As reported previously,9 the medium isoflurane protocol resulted in a high baseline CBF, thus blunting the CVR. Conversely, the medetomidine protocol yielded the lowest CBF and highest CVR, with median CVR estimates over 50% in C57BL/6 J mice. As intended, the adapted isoflurane protocols lowered basal CBF compared with the medium isoflurane protocol. Consequently, workable CVR values were obtained. There was no observable difference between the two adapted isoflurane protocols. This is interesting, because with the low isoflurane protocol, both the vasodilatory and the respiratory depressive effects are reduced compared with the medium isoflurane protocol, whereas with the medium isoflurane + ventilation protocol, only the respiratory depressive effects are reduced. Thus, it implies that the respiratory depression plays a major role in the outcome of the high baseline CBF with the medium isoflurane protocol. Because of its much easier implementation, we recommend researchers unexperienced with intubation the low isoflurane protocol over the medium isoflurane + ventilation protocol for CVR studies with perfusion imaging. It should be stressed here, that in our experience, not only the low maintenance, but also the low induction is of extreme importance for maintaining some hemodynamic reserve capacity. Compared with the other protocols, the low induction keeps the respiration rate higher, especially during the beginning of the anesthesia period, and fully avoids any spasmodic breathing. Also to be noted is that studies have been reported with lower maintenance concentrations than our low isoflurane protocol.6, 14 In our study we could not lower the isoflurane concentration, as the animals would then have woken up. Perhaps local differences in isoflurane delivery systems can explain differences in lower boundaries of isoflurane maintenance. In Table S4, a list of advantages and disadvantages of the different anesthesia protocols in this study are summarized.
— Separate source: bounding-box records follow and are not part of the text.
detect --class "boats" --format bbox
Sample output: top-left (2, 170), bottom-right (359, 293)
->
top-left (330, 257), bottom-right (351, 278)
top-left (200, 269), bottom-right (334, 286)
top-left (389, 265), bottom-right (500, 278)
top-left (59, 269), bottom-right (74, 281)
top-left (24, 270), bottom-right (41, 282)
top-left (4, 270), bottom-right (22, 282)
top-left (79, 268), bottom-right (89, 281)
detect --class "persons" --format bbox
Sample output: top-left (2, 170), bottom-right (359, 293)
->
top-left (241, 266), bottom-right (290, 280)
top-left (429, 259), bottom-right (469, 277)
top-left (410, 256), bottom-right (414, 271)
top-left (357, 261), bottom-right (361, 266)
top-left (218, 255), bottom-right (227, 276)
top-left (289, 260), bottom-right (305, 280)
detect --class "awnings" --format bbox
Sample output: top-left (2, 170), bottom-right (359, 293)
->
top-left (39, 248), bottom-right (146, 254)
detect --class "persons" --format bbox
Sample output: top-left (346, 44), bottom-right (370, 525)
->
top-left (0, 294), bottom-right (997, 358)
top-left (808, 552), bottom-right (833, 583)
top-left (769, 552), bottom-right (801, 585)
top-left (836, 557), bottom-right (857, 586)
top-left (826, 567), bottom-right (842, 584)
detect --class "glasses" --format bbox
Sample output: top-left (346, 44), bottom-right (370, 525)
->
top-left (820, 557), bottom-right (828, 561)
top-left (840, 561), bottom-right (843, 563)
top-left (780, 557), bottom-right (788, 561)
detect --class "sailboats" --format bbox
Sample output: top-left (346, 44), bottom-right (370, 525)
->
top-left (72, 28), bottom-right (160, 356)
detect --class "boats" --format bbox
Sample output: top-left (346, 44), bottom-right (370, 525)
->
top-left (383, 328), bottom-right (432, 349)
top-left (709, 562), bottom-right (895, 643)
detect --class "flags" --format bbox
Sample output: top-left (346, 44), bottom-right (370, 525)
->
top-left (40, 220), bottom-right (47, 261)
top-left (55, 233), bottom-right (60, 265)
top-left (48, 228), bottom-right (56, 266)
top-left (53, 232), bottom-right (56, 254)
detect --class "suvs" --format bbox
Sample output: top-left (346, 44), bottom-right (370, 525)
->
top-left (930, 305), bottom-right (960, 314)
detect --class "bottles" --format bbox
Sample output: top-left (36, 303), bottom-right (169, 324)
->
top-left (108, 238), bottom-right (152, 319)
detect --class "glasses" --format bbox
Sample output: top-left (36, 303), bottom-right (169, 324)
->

A wider range of anesthetics has been used for rodent MRI studies than was used here. Most of these anesthetics have been reported to affect hemodynamic regulation. For example, propofol reduces blood pressure and is respiratory depressive.31, 32 Other fluorinated gases than isoflurane such as halothane and sevoflurane have a similar hemodynamic influence as isoflurane.33 Of particular interest are urethane and etomidate. These anesthetics are known to have very little effect on hemodynamics.9, 34, 35 However, urethane is not applicable to longitudinal studies, because of the toxicity of the compound. Etomidate sedation has been suggested as a widely applicable anaesthesia regime in multiple strains.9, 35 It is even preferred for anesthesia induction of cardiac patients, because of its lack of hemodynamic influence.36 However, the current availability of formulations of etomidate is very limited and, to the best of our knowledge, etomidate is only available in a concentration of 2 mg/mL. This means that injection volumes needed for at least one hour of sedation exceed the animal welfare guidelines.37 A recent paper showed that it was possible to measure unilateral BOLD responses upon a somatosensory stimulus repeatedly in the same mouse anesthesized with a novel ketamine/xylazine formulation.38 It would therefore be of interest to characterize the absolute CBF and CVR profiles with this new ketamine/xylazine formulation.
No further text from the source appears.